Low doc loans are lifesavers for people who aren’t able to easily prove their income to a traditional lender. They make it possible for the self employed to get on the property ladder the same as a regular employee or established business owner. For Redrock franchise owners, it’s a chance to help entrepreneurial Australians achieve the homeownership dream.

But how quickly can these low doc loans be approved?

What is a low doc loan?

A low doc loan is a mortgage designed for people who are self-employed or have recently started their own business, and don’t have any of the usual documents that lenders need to see. The income is often there, but proving it can be difficult if you don’t have months of payslips or tax returns from multiple years. A low doc loan doesn’t require the same kinds of documentation that normal loans do. An accountant’s letter, a business activity statement or a business banking statement can usually be enough proof of income to put in an application for a low doc loan, provided you have the income and deposit.

How quickly can a low doc loan be processed?

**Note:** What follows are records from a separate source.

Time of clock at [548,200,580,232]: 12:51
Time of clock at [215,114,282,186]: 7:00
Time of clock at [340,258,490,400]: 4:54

The short answer is, it depends. Generally speaking, most low doc loans take somewhere between four to six weeks to be finally settled. That said, there are a number of factors that can make the whole process run faster or slower:

  • The complexity of your financial situation,
  • The speed with which you return relevant documents,
  • Whether your documents like ID and financial statements are up-to-date and ready,
  • The speed of the lender themselves.

You obviously can’t control how the lender does their work, so make sure you’re organised on your end if you want everything to go as quickly and smoothly as possible.

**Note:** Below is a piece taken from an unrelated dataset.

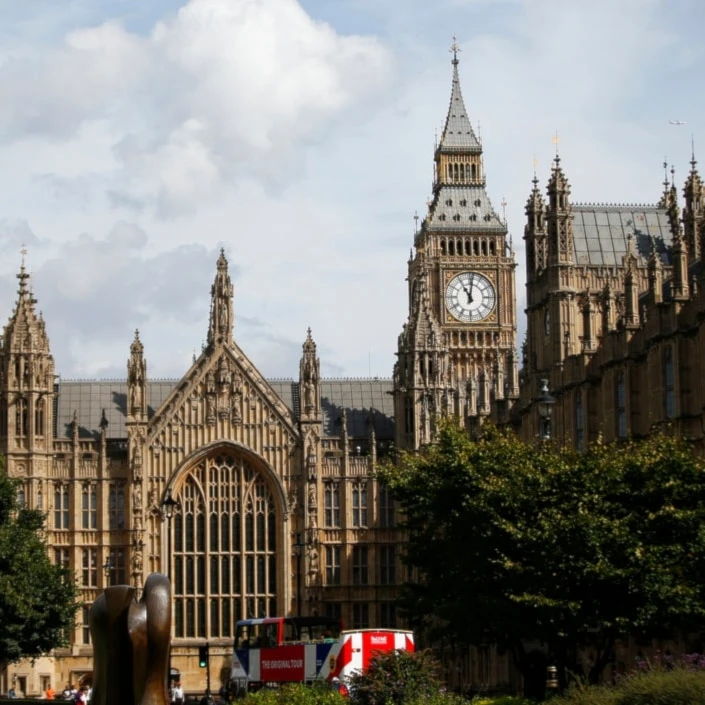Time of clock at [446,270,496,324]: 11:01
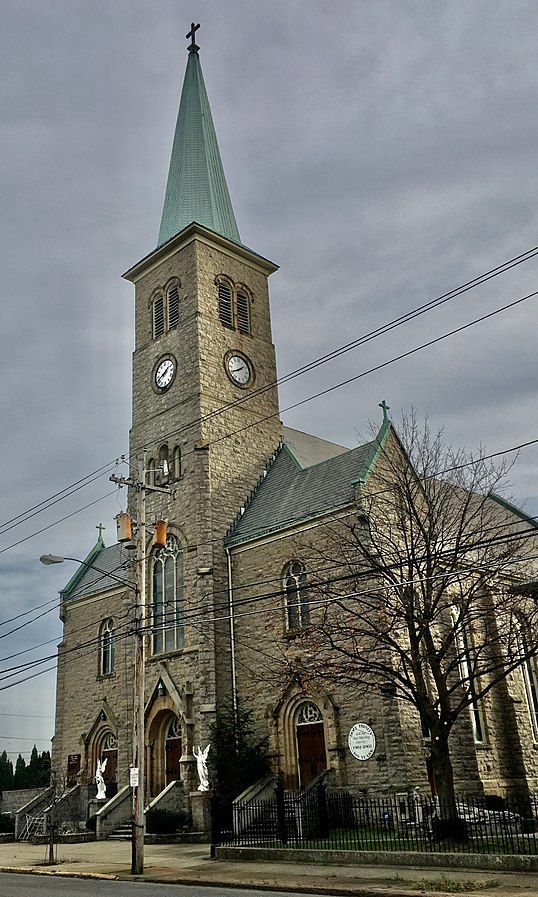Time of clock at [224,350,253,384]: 1:40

What makes Redrock different?

Traditional lenders assess a loan application using things like credit scores, payslips or tax returns for a business. In other words, mainstream lenders have traditional requirements, which make them unaccommodating for those who have income (like recent small business owners) but few of the documents to prove it.

At Redrock, we don’t use credit scoring – instead, we manually review every application using a broader credit policy. This allows us take into account the individual circumstances of the borrower and take in the bigger picture around their financial situation, rather than simply going off a context-free number like a credit score.